I can't say that I have ever spent much time worrying about people who didn't seem to like me. Yes, when I was a child, I was more sensitive to that. There have also been a few times along the way that I've been surprised by realizing someone did not like me. I liked someone fine and thought they liked me, as well, only to discover in some abrupt or unexpected way that I was wrong. I'm not saying it doesn't sting. Sure it stings! I think all rejection stings at least a little.
I'm just saying that I don't spend loads of time resenting them not liking me, or feeling sorry for me that they don't like me or even wondering why they don't like me.
Still, if I do have a hunch or know for sure the "why", I'm not an idiot. I think about it a little, if only to determine if it means I have been insufficient in some way as a friend. Occasionally, you can see something in yourself you'd like to change, if for no other reason so as to be a better person, maybe a better friend the next time. Certainly, if no one seems to like a person at all, then it is quite likely that person needs to make some major changes in their attitudes and actions.

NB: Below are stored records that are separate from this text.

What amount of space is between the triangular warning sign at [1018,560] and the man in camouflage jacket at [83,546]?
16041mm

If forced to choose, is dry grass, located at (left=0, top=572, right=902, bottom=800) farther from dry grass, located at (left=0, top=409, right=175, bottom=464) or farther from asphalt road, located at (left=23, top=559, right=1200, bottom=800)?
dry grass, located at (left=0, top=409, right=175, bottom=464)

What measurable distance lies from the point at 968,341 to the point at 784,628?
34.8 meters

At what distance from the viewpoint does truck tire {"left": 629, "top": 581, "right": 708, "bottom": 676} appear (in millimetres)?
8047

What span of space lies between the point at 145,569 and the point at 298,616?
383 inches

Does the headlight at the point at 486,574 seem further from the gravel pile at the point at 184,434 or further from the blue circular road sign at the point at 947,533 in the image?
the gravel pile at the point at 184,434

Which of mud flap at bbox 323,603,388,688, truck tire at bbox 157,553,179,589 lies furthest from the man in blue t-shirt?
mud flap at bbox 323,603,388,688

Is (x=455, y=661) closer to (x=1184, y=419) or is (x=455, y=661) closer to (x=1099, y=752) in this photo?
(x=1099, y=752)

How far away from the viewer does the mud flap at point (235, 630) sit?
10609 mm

Many times, more often I think, it is about nothing one can really change. Or more specifically, about something I wouldn't even want to change. What I mean is, we all have distinct personalities, likes and dislikes. Sometimes you meet someone and things just "click" with them. You find you share so much of the same interests and viewpoints. You find their humor delightful, they find you to be a good listener. Things like that. Sometimes, that chemistry just doesn't exist between two people, even try as they might. Then there are those who are snobbish or have some preconceived idea of who and what all their friends should be. These people aren't worth the time it takes to forget them. And there are the ones who dream up ideas and reasons to be jealous or resentful of you. They are trapped in a cycle of never really knowing or appreciating anyone.
The people we love, many times can be some of the folks we like the most. Some may not be. But an investment into any relationship where love abounds is a good, solid investment. Love forgives a multitude of sins. Love joins us in our sorrows, and rejoices with us in our wins.
Do you find yourself worrying yourself sick when someone doesn't like you? Have you ever seen someone had a good reason for not liking you?